First a few definitions.
ESKAPE microorganisms : Klebsiella pneumoniae, Acinetobacter baumannii, Pseudomonas aeruginosa and Enterobacter spp
Enterobacterales: new term for enterobacteriaceae
MDR: resistant to at least one antibiotic in three or more categories
XDR (extensive drug-resistant): resistant to at least one antibiotic in all but two or fewer categories
PDR (pan drug-resistant): resistant to all antibiotics
Difficult to treat resistant pathogens: resistant to front line agents and requiring second-line agents of greater toxicity and often lower efficacy (eg aminoglycosides, colistin).
Rates of infections due to ESBL producing organisms and carbapenemase producing organisms are rising. K. pneumoniae carbapenemase (KPC) producing bacteria are the ones predominant in the United States. The New Delhi Metallo-beta-lactamase (NDM) and the OXA-48 carbapenemase are rising in importance.

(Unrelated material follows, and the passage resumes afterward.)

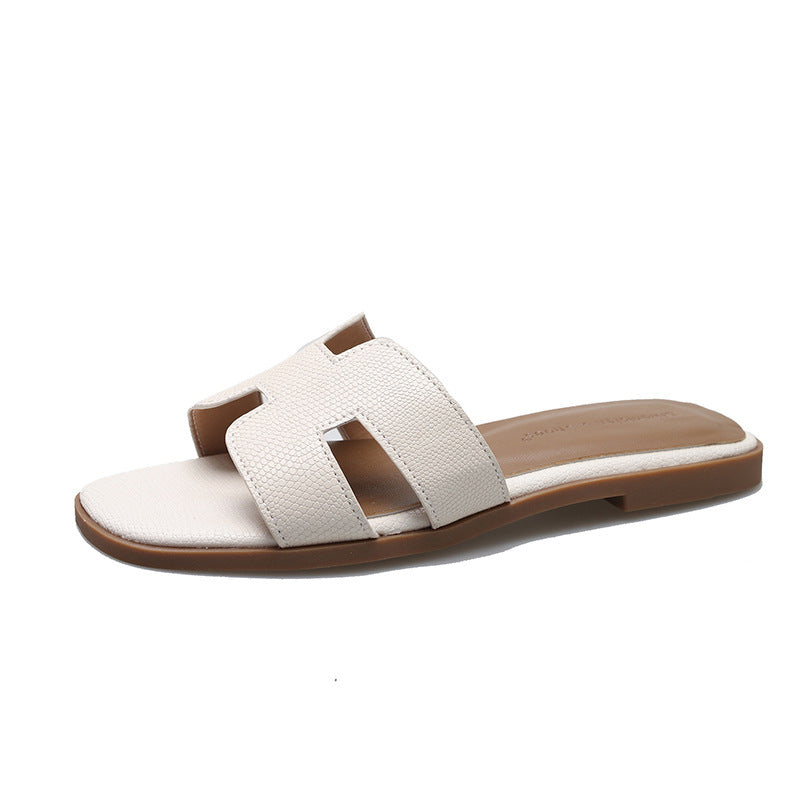 Sandales plates en forme de H pour la plage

Acinetobacter is a complex and rising concern. From the review:
Finally,A. baumannii complex frequently causes nosocomial infections, particularly in ICUs where the incidence has increased over time. The SENTRY program evaluated the frequency of cases and anti-microbial susceptibility profiles of the A. baumannii collection from medical centers registered in this program [13]. This study showed that these isolates were recovered mainly from patients with pneumonia and bloodstream infections and evidenced reduced susceptibility to most antimicrobials tested. In all regions, colistin was the most active agent followed by minocycline.
Despite this seemingly grim picture the pipeline seems to have kept up with these trends reasonably well. Newer agents include:
Ceftolozane and tazobactam (Zerbaxa) Enhanced pseudomonas activity; activity against ESBL organisms but significant resistance rates; no activity against carbapenemase producing bacteria. (If used for intra abdominal infections coadministration of metronidazole is required).

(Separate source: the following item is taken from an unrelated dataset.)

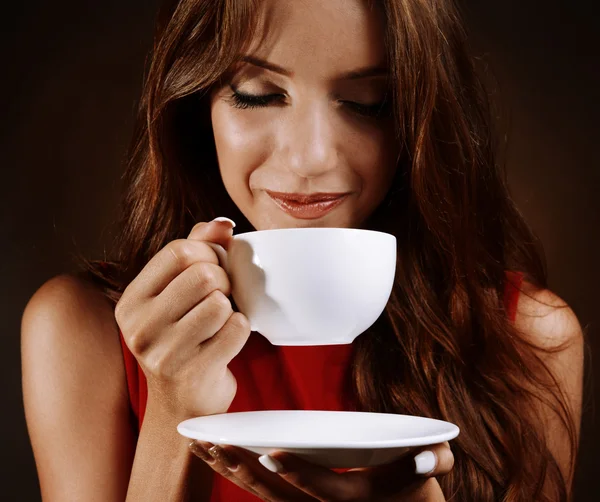 Hermosa joven con taza de café sobre fondo marrón —  Fotos de Stock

Ceftazidime–avibactam (Avycaz) and imipenem–relebactam (Recarbrio) are active against most carbapenemase producing bacteria.

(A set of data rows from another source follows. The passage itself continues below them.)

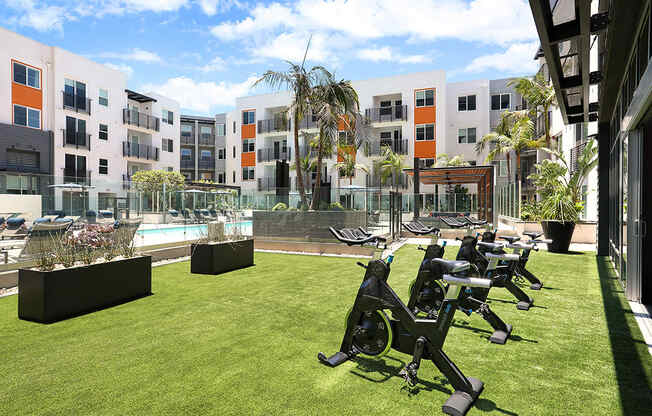 a group of exercise machines on a lawn in front of an apartment building
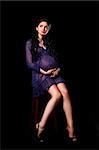 beautiful pregnant woman posing on chair on black background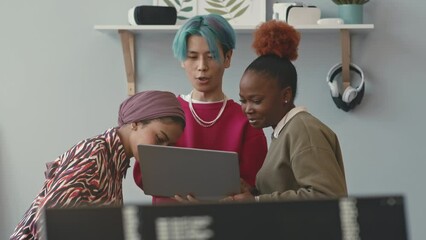 Blue haired Asian guy with laptop and his two diverse female colleagues discussing software development, working together in contemporary office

Not mentioned were fosfomycin (not yet available in IV form in the US) and omadacycline (Nuzyra). Omadacycline, though expected to be bacteriostatic, has an impressive spectrum. From another paper:
Omadacycline maintains activity against difficult-to-treat pathogens, including methicillin-resistant Staphylococcus aureus (MRSA), vancomycin-resistant enterococci (VRE), Enterobacteriaceae that produce extended-spectrum β-lactamases (ESBLs) and carbapenemases, and multidrug-resistant (resistant to greater than or equal to 3 classes of agents) strains of Acinetobacter spp. and Stenotrophomonas maltophilia (2).